In comparison, 18 A100 GPUs would have 5.6 petaflops and 1.4 TB vram, consuming 5.6 kw.

The speed of processing and interconnect is orders of magnitude faster for an A100 cluster - 1 8 gpu pod server will cost around $200k, so around $600k more or less beats the supercomputer performance (price I'm searching seems wildly variable, please correct me if I'm wrong.)

mk_stjames 782 days ago

The Cheyenne numbers are 5.34 petaflops of *FP64*.

The 5.6PF you quote for 18 A100's would be in BF16. Not comparable.

The A100 can only do 9.746 TFLOPS in FP64.

So you would need 548 A100's to match the FP64 performance of the Cheyenne.

observationist 782 days ago

Thanks, glad you guys caught that - could be generous and allow the tensor core tflops, since you'd more than likely be using a100 pods for something cuda optimized, in which case 19.5 tflops fp64 at peak per GPU, roughly 267 would be needed, or 34 pods, at $6.8 million, with 21.76 TB vram and 81 kw power consumption.

Double those for raw fp64.

latchkey 782 days ago

AMD MI300x is 163.4 TFLOPS in FP64.

33 of them, which would also have 6,336TB of memory.

I'll have way more than that in my next purchase order.

It is really fun to build a super computer.

mk_stjames 782 days ago

I'm an amateur, but I have code that I think could probably dispatch threads pretty efficiently on the Cheyenne thru it's management system simply because it's all xeons distributed.
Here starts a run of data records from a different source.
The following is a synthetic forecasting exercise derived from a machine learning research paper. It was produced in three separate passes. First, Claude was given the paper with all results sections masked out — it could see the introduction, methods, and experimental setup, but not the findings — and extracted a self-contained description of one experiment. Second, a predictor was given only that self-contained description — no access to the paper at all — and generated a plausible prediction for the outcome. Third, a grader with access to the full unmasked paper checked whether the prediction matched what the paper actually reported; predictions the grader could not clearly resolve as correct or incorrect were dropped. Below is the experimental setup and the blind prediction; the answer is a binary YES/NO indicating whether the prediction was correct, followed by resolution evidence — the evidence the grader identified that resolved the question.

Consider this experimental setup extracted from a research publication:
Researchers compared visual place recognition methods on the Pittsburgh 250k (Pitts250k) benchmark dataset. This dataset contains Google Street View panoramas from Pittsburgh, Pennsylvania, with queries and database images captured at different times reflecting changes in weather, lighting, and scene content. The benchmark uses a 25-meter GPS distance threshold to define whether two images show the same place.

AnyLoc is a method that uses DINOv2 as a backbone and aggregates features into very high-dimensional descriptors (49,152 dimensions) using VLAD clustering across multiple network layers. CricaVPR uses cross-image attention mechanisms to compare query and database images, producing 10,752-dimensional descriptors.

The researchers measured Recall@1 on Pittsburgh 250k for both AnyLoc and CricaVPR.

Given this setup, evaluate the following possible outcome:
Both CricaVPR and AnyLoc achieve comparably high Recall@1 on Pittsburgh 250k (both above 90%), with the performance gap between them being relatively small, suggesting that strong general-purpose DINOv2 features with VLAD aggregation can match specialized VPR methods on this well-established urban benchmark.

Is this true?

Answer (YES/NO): NO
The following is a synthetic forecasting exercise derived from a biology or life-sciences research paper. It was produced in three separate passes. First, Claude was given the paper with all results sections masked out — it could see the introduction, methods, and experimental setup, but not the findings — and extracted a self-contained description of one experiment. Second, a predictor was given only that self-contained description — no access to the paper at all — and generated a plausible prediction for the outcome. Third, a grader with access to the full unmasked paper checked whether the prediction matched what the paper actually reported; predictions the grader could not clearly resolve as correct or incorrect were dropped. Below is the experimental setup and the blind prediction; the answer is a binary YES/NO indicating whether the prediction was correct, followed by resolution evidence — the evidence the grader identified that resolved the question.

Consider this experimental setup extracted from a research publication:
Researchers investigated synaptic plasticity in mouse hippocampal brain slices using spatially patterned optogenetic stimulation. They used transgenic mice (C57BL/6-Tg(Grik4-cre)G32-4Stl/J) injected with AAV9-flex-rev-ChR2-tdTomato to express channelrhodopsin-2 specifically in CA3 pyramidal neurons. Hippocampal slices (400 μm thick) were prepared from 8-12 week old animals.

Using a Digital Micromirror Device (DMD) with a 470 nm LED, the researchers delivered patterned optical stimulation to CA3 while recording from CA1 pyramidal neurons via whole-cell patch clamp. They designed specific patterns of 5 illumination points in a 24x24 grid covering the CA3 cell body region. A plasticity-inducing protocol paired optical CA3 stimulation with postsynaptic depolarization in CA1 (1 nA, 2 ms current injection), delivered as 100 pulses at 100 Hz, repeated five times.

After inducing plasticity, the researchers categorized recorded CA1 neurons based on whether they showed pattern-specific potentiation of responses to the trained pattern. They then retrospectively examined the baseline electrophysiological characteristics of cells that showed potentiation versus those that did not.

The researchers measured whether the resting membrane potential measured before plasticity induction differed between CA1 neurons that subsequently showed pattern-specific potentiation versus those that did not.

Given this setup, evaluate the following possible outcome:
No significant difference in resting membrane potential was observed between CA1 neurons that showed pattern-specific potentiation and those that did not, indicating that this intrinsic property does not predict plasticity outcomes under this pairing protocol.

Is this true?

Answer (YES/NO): NO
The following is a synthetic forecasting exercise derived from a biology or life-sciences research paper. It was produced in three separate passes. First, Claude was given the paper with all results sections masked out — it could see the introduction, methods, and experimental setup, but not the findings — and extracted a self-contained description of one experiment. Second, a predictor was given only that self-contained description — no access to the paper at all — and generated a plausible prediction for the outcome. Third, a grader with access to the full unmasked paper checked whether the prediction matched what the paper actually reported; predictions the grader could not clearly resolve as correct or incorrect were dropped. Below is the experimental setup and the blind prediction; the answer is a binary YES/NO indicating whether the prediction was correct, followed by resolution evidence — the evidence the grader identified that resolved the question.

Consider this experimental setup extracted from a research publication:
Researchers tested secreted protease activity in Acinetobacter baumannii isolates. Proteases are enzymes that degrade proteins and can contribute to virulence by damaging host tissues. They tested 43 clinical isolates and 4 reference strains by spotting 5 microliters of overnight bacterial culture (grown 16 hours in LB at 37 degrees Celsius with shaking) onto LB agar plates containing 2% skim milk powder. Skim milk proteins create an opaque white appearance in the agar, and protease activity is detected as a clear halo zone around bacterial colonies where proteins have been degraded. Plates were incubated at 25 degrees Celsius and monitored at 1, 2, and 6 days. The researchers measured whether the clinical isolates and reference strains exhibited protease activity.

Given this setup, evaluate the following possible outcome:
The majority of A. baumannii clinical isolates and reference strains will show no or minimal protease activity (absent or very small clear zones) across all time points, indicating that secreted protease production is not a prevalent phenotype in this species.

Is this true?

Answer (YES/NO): YES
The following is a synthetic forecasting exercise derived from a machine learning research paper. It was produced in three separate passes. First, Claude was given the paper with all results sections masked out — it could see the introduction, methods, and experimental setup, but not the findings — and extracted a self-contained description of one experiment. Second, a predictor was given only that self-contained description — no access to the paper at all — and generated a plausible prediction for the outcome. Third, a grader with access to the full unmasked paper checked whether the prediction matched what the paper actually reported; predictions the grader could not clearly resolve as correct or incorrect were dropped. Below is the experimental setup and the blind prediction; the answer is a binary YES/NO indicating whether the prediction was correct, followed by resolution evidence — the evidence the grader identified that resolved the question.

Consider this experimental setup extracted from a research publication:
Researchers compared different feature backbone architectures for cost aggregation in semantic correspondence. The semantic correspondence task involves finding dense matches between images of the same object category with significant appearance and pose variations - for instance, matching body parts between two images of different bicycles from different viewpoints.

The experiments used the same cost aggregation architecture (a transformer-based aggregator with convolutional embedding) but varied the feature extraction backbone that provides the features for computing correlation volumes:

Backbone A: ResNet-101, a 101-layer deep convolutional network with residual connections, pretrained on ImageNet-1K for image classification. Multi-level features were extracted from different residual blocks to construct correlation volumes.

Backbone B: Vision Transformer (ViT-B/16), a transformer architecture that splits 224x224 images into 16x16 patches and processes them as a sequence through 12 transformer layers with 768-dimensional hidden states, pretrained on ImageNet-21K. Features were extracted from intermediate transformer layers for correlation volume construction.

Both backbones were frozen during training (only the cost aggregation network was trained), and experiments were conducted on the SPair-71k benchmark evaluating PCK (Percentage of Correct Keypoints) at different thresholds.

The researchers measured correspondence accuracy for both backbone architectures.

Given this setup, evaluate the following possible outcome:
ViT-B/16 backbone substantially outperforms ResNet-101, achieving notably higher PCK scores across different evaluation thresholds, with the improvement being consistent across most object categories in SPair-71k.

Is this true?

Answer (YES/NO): NO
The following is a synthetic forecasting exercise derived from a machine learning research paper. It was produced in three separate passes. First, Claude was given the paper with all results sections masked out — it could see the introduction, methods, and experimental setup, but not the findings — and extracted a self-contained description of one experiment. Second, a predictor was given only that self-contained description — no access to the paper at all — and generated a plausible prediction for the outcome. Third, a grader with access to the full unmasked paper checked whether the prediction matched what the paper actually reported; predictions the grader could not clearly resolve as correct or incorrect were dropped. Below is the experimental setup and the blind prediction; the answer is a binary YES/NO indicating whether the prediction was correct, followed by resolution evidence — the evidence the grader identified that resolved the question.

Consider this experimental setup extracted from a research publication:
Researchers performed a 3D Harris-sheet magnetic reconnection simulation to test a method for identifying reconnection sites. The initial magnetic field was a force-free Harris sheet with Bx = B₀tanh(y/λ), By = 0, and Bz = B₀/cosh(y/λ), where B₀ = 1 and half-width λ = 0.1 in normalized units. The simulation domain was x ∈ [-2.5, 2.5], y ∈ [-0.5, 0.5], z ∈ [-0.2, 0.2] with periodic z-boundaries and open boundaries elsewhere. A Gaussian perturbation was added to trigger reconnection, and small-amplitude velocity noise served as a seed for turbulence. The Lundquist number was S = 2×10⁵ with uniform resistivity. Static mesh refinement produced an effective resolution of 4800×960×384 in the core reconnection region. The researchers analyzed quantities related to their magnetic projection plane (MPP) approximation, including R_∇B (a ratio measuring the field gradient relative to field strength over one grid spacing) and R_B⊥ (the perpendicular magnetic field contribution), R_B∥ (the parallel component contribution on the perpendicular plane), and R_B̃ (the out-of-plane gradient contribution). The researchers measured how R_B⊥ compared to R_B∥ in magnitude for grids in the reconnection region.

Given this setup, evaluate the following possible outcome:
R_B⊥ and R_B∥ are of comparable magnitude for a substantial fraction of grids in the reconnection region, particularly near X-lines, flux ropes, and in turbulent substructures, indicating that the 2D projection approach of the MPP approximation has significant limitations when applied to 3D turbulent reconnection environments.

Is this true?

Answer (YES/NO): NO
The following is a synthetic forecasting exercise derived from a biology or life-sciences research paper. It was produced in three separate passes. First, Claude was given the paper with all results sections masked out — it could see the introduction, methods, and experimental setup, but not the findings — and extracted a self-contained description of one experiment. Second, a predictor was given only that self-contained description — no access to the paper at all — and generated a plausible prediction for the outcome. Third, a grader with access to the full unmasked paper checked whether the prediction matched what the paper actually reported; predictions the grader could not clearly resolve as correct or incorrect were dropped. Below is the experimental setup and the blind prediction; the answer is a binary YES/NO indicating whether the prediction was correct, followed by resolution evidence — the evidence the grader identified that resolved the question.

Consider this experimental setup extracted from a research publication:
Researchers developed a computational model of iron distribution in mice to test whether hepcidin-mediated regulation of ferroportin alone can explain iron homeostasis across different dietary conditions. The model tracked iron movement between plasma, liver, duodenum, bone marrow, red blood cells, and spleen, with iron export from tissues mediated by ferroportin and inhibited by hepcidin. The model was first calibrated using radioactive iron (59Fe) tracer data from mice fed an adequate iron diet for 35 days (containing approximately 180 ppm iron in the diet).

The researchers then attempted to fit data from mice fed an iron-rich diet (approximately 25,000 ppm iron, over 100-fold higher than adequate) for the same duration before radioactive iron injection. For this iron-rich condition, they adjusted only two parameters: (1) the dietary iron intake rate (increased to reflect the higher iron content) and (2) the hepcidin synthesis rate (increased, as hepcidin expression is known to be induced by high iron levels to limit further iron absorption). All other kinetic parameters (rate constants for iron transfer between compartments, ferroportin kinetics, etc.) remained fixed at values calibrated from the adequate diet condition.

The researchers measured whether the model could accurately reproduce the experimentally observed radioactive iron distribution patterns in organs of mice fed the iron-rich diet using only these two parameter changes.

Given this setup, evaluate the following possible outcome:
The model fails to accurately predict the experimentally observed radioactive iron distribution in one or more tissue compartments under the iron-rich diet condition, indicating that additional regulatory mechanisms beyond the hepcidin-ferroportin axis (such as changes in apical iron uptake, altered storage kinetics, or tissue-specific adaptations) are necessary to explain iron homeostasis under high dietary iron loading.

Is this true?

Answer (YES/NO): YES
If I can run it on my personal 80-core cluster, I could get it to run on Cheyenne back then.

But hitting the roofline on those AMD GPGPU's? I'd probably get nowhere fucking close.

That is the thing that Cheyenne was built for. People doing CFD research with x86 code that was already nicely parallelized via OpenMPI or whathaveyou.

latchkey 782 days ago

It is wild how much compute has grown.

I put dual Epyc 9754 into my first box of MI300x.

That's 256 cores + 8x MI300x, in a single box.

Agreed, it is a great solution for CFD, which is definitely one workload I'd love to host.

dekhn 782 days ago

I used to build small clusters and use supercomputers and I can't imagine it's fun to build a super computer. It requires a massive infrastructure and significant employee base, and individual component failures can take down entire jobs. Finding enough jobs to keep the system loaded 24/7 while also keeping the interconnect (which was 15-20% of the total system cost) busy, and finding the folks who can write such jobs, is not easy. Even then, other systems will be constantly nipping at your heels with newer/cheaper/smaller/faster/cooler hardware.

latchkey 782 days ago

Thanks for the feedback. You make a lot of good points. I've built a 150,000 GPU system previously, but it was lower end hardware. It was a lot of fun to make it run smoothly with its own challenges.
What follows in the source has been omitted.